Quand les insectes se liguent avec les arbres
Dans le sud de la Chine, un figuier est le théâtre d’une étrange coopération inter-espèces visant à protéger l'écosystème.
Dans la nature, l’entraide l’emporte parfois sur la loi du plus fort. Par exemple, certains écosystèmes se maintiennent grâce à un réseau de coopération complexe entre les plantes et différentes espèces d’insectes. Un phénomène que les scientifiques nomment le « mutualisme ».
Ces relations bénéfiques ont été étudiées de près dans un figuier du sud de la Chine (Ficus racemosa) par une équipe de chercheurs sino-australiens (lire leur étude publiée dans la revue Nature). Pour être pollinisé, l’arbre, qui peut atteindre quarante mètres de haut, a besoin de Ceratosolen fusciceps. Cette minuscule guêpe s’introduit dans le sycone (la fleur donnant les figues) pour y pondre ses œufs, ce qui permet la pollinisation.
Mais les fourmis tisserandes (O.smaragdina), qui vivent également sur l’arbre, sèment la terreur parmi les populations d’insectes, et peuvent être particulièrement agressives envers les guêpes pollinisatrices. Bien que leur présence assure une protection des larves des guêpes contre certains parasites, leur agressivité doit être contrôlée pour que l’écosystème se maintienne.

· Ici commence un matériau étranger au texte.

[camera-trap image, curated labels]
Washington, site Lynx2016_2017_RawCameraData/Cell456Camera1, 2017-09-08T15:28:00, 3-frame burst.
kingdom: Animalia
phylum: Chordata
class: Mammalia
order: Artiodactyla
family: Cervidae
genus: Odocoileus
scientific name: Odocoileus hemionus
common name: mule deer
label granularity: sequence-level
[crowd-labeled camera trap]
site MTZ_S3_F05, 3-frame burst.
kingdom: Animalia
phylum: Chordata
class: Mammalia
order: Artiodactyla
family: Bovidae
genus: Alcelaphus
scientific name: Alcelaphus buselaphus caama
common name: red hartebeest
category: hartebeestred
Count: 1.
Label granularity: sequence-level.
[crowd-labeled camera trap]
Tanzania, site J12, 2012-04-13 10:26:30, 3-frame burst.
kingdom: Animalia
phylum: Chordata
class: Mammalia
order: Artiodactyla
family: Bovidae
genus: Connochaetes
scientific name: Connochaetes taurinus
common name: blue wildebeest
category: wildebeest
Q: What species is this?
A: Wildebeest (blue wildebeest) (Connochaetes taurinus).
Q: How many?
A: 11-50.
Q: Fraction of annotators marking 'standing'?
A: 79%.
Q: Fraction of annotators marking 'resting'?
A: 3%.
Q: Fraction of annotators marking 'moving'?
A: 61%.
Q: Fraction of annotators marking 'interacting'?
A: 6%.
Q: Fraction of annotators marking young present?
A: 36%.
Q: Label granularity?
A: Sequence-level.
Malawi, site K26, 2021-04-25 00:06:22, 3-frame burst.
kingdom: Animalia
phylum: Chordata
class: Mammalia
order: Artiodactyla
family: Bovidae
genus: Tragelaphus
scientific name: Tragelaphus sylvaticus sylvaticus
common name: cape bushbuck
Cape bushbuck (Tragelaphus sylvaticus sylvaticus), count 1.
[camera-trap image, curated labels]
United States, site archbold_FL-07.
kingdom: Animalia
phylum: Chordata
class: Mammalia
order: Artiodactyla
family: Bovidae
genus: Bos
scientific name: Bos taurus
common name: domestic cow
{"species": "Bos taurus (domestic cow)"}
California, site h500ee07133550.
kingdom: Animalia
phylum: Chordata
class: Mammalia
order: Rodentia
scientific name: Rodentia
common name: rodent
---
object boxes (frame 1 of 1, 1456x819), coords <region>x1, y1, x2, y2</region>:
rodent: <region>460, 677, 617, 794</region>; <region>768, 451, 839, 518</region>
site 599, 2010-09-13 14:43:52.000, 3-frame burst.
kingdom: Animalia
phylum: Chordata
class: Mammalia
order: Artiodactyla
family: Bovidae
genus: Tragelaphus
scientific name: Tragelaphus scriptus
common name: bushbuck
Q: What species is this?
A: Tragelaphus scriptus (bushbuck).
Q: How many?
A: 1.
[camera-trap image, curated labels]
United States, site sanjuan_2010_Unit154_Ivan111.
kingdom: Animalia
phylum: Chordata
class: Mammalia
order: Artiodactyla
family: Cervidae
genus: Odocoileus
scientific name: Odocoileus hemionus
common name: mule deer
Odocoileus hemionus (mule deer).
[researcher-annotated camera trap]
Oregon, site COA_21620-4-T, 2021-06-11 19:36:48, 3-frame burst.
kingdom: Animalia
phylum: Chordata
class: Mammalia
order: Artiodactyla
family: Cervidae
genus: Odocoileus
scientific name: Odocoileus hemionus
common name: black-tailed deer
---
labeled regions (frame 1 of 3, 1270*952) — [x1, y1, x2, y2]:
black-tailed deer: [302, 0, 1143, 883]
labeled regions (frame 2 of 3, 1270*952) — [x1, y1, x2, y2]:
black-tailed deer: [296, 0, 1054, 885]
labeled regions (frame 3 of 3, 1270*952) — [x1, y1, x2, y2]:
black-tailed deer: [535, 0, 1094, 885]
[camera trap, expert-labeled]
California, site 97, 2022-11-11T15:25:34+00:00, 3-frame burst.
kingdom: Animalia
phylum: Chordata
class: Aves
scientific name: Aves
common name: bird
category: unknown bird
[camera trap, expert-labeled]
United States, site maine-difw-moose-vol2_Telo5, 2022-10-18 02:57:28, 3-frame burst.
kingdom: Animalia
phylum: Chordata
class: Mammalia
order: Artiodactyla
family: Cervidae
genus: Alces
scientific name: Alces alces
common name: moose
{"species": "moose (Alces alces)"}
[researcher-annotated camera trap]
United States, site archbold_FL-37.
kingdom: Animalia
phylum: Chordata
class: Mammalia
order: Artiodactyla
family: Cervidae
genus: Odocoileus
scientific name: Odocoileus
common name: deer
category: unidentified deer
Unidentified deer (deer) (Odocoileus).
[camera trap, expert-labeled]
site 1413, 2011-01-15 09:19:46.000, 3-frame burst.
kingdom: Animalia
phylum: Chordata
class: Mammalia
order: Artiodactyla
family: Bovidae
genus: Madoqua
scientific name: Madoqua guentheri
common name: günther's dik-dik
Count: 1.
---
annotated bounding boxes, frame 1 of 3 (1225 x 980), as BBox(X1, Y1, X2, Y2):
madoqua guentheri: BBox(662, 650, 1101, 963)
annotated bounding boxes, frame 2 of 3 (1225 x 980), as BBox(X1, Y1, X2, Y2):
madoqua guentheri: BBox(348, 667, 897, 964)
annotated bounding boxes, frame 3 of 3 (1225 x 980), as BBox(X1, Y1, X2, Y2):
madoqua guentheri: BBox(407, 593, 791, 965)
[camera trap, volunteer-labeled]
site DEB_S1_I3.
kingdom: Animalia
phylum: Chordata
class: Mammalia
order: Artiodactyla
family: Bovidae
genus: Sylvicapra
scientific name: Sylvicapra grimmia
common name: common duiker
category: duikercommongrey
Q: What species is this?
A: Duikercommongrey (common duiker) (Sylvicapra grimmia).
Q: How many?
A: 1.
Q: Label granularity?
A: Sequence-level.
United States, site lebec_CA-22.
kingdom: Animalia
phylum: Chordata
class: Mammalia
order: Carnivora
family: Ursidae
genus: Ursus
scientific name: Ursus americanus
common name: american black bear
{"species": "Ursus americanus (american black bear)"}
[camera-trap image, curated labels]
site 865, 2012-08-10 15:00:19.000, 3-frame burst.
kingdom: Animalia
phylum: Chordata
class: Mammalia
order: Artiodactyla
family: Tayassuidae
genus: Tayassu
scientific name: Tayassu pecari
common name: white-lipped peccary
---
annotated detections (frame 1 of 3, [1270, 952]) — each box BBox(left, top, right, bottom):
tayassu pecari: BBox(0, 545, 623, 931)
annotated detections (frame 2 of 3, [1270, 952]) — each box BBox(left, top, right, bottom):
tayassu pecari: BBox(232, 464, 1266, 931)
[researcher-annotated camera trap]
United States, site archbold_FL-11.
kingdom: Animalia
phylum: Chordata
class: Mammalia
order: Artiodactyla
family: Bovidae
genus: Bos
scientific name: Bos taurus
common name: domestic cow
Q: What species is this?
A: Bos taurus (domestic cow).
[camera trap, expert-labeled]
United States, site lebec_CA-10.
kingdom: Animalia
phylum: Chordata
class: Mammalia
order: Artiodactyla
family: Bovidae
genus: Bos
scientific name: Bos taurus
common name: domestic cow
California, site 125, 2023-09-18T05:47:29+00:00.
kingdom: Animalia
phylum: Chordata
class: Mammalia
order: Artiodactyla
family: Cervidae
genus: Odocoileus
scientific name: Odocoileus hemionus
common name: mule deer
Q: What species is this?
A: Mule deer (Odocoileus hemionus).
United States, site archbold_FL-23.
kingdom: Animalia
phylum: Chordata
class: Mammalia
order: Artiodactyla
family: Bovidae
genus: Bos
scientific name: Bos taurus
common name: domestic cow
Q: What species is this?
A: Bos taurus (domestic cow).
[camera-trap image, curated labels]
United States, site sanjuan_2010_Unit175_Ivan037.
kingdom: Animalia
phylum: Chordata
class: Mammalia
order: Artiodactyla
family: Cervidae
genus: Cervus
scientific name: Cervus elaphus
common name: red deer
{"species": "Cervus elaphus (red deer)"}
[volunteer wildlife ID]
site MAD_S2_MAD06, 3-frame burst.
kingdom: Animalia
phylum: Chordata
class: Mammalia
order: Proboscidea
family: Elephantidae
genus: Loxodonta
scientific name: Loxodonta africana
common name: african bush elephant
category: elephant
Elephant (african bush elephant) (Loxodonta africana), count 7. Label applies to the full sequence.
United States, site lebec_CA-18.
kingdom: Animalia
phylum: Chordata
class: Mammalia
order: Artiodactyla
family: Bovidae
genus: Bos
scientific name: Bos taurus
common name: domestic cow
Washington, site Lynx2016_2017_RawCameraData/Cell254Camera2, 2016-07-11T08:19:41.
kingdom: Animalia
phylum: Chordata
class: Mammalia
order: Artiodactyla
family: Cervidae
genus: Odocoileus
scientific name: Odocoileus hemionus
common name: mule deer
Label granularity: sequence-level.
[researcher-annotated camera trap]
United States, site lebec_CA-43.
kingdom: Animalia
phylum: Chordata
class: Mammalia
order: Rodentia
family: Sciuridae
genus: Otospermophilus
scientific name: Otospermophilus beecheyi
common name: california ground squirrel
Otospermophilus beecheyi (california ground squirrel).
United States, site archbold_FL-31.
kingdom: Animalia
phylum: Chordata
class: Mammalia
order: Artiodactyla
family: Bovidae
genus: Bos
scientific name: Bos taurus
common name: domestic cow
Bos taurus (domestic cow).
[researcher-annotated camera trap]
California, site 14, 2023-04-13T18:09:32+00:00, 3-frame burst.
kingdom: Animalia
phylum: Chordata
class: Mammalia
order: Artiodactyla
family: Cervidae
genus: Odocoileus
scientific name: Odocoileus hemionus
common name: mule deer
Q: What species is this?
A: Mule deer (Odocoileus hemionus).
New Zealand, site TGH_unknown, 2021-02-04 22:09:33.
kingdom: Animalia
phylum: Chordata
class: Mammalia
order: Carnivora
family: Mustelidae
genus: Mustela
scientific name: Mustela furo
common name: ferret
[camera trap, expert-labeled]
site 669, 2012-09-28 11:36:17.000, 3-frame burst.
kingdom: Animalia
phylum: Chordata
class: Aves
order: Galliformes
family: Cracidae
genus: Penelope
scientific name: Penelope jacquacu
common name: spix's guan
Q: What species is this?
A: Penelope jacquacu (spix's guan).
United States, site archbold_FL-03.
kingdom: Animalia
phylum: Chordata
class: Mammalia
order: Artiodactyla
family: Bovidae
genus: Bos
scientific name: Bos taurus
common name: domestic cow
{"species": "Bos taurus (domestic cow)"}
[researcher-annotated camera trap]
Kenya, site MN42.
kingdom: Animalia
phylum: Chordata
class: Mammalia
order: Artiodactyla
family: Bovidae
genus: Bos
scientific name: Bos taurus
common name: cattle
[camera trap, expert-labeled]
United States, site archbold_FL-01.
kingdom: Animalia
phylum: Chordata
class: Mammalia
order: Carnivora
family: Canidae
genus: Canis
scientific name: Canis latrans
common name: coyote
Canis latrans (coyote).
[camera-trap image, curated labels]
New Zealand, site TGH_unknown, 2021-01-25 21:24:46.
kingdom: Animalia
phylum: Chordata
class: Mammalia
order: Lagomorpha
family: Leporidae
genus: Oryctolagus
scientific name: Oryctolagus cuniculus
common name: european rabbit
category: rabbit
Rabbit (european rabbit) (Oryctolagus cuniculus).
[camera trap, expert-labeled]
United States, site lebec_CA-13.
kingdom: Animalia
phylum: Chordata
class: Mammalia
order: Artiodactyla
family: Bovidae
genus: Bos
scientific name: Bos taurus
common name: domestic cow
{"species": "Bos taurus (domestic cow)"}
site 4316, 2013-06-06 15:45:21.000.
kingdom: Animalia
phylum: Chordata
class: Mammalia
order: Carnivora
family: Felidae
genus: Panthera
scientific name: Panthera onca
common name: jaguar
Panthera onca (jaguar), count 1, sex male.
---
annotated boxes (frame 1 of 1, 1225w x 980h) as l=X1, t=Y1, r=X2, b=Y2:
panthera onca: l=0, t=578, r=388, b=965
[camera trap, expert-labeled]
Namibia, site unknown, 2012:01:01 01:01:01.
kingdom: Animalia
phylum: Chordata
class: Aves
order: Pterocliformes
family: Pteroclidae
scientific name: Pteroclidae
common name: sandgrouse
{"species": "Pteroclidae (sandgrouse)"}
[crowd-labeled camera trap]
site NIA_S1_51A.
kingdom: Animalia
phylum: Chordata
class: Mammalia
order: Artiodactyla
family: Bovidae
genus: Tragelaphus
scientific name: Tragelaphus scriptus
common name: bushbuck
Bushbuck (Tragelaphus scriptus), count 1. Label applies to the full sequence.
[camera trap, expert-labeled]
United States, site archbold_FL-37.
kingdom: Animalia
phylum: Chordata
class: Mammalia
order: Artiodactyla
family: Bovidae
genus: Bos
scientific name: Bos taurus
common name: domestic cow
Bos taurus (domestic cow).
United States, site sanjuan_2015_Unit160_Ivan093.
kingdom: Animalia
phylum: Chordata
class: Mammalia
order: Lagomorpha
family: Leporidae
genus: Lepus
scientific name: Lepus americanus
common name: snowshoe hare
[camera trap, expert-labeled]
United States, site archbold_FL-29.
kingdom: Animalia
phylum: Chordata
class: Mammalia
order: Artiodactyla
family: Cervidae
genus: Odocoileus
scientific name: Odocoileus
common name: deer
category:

Pour défendre son précieux partenaire, le figuier sécrète, au niveau de ses inflorescences, un produit qui apaise les fourmis. Un troisième insecte appartenant aux membracidés, Tricentrus sp., vient également à sa rescousse. Cette famille d’insectes minuscules est connue pour sa grande maîtrise du camouflage chimique, des molécules qui brouillent les pistes face aux prédateurs, ainsi que pour son aptitude à produire du miellat, un liquide sucré sécrété à partir de la sève des plantes, dont certains insectes se nourrissent (lire notre reportage).
Tricentrus sp. échange donc cette dernière substance avec les fourmis, afin de ne pas se faire attaquer. Mais quand les ressources alimentaires viennent à manquer, l’offrande en miellat ne suffit plus pour calmer la colonie vorace. L’insecte membracidé sécrète donc, en plus, un camouflage chimique, dont la composition est très proche de la molécule apaisante produite par le figuier. Résultat : les fourmis sont calmées, ce qui permet aux guêpes pollinisatrices, qui régénèrent le figuier, de rester majoritaires parmi les populations d’insectes de l’arbre. Un bon exemple de coopération inter-espèces qui profite à l’ensemble de l’écosystème.